If I were to have a resolution, it would be to catch more of this. It feels like a catch because this is the type of aloneness we all want, always, but it isn't always there. I can make my glove bigger (get it, catch?! #sorry #notsorry #whatever) by obvious lame sounding things we all know. Yoga with favourite teachers, running so fast I forget that I'm running, walking with presence in a vibrant neighbourhood, taking time to make and eat really healthy, good food, having bubble baths every night I possibly can, doing good work I'm proud of, spending quality time with friends. All of these enriching things from outside fill me with calm, so that when I'm without them I'm content; I don't want for anything.

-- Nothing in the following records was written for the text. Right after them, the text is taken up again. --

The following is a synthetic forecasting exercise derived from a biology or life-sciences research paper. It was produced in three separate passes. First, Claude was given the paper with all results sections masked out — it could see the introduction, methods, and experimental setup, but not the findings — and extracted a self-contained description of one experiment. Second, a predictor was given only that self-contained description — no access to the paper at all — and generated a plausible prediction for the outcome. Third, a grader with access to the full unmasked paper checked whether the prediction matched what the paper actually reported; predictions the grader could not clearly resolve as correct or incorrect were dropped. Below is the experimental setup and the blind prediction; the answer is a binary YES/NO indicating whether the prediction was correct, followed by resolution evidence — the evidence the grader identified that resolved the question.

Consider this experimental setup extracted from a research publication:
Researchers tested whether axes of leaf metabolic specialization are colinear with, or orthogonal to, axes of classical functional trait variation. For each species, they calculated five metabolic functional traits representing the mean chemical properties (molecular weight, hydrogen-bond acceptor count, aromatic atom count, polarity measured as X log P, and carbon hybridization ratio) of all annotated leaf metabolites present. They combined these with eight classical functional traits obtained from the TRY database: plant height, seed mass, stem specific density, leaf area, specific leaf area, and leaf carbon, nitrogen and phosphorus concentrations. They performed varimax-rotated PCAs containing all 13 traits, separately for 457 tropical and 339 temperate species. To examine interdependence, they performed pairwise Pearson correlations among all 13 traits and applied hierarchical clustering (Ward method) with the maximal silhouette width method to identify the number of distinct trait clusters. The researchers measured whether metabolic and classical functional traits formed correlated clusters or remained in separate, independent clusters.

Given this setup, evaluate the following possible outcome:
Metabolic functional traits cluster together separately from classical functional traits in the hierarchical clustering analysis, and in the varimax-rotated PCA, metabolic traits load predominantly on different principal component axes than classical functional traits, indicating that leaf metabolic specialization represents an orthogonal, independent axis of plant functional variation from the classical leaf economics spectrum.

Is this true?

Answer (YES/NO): YES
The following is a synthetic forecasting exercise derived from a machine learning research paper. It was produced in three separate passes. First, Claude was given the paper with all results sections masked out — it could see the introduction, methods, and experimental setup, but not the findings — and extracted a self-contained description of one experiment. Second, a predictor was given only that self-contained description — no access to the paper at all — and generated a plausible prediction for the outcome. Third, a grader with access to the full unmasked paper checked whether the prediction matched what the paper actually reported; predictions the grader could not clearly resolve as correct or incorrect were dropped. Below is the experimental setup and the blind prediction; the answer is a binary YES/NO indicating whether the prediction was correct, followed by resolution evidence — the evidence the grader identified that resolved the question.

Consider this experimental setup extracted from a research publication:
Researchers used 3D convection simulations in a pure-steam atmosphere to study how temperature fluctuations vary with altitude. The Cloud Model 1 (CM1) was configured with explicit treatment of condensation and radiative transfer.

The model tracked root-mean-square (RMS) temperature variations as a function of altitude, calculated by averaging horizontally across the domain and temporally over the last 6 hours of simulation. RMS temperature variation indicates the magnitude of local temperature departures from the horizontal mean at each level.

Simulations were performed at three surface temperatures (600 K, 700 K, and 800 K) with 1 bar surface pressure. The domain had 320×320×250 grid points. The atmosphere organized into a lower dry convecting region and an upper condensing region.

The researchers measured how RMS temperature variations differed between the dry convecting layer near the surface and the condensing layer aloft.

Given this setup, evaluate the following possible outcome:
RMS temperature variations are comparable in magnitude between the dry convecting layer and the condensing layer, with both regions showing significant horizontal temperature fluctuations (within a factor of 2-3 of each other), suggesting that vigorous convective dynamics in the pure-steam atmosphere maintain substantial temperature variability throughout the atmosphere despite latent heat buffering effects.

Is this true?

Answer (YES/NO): NO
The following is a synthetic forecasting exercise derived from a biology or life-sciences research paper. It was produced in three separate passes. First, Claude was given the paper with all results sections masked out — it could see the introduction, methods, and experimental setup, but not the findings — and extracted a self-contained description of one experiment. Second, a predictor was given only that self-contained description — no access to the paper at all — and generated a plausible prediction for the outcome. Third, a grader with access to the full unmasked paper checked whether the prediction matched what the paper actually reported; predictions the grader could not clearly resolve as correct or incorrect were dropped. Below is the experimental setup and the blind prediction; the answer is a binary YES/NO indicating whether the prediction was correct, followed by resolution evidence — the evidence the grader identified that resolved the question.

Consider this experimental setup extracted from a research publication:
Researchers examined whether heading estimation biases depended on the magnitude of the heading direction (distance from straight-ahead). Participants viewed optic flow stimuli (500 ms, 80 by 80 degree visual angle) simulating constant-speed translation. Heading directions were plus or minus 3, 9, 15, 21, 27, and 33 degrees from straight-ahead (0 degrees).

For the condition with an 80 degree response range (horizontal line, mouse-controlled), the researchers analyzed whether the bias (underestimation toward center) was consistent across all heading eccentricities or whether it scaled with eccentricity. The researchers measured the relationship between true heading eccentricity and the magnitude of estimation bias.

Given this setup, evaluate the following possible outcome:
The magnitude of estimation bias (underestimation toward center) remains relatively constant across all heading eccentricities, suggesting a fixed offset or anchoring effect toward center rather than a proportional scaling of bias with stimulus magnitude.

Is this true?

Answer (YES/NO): NO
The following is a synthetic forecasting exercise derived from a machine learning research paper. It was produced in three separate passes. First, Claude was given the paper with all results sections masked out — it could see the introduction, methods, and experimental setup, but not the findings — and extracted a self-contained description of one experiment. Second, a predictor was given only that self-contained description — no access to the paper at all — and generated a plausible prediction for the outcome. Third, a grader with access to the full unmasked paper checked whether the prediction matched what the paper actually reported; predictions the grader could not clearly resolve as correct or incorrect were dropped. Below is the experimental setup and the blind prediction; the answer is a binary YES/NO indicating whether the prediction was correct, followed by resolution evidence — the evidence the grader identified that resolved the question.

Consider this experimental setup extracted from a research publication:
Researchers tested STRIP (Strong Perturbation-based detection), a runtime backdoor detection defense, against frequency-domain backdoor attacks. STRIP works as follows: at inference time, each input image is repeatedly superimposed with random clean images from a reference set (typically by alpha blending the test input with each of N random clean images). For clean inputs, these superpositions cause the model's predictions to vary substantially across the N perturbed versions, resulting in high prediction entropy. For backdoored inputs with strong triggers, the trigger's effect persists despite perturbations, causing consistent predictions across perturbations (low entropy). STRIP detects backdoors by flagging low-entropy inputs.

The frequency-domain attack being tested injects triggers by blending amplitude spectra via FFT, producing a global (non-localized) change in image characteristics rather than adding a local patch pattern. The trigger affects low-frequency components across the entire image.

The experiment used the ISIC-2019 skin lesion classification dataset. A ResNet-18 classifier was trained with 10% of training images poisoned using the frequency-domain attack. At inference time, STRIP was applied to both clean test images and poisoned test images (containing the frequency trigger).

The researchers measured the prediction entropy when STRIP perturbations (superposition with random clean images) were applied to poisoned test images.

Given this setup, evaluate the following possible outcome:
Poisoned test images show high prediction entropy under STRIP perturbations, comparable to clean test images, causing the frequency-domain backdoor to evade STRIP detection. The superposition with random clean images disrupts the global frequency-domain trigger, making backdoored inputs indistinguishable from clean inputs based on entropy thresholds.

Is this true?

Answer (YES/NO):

I got a taste of this, this past weekend. My first nice weekend brunch alone. I sat outside watching a quiet street, feeling the wind, relishing every indulgent bite of my egg and gruyere crepe and dreaming about spring. There is no where else I wanted to be and no one else I wanted to be with. It felt good.
I received an invitation for spring the next day (because #timing) to attend an opening dinner at a fancy Chateau - the launch of their 2014 vintage and the beginning of en primeur. I have no idea why I was invited - well, probably because I lived in Bordeaux and did visit the chateau as part of a high end group. They likely mistake me for an actual member of this group and not a con-woman looking for blogging material, adventure and perfect pastry. I will certainly know no one there. I want to say YES because holy crap what a silly opportunity to meet amazing (and insane) people, see the epitome of high end wine sales and score mania and likely swindle my way into many more tasting events. And yet, I am afraid of a trip alone - my first, really. How do I know I won't feel awkward or lonely or distracted? I don't. But fuck it, I'll go. Worst case, I hear French netflix is really taking off.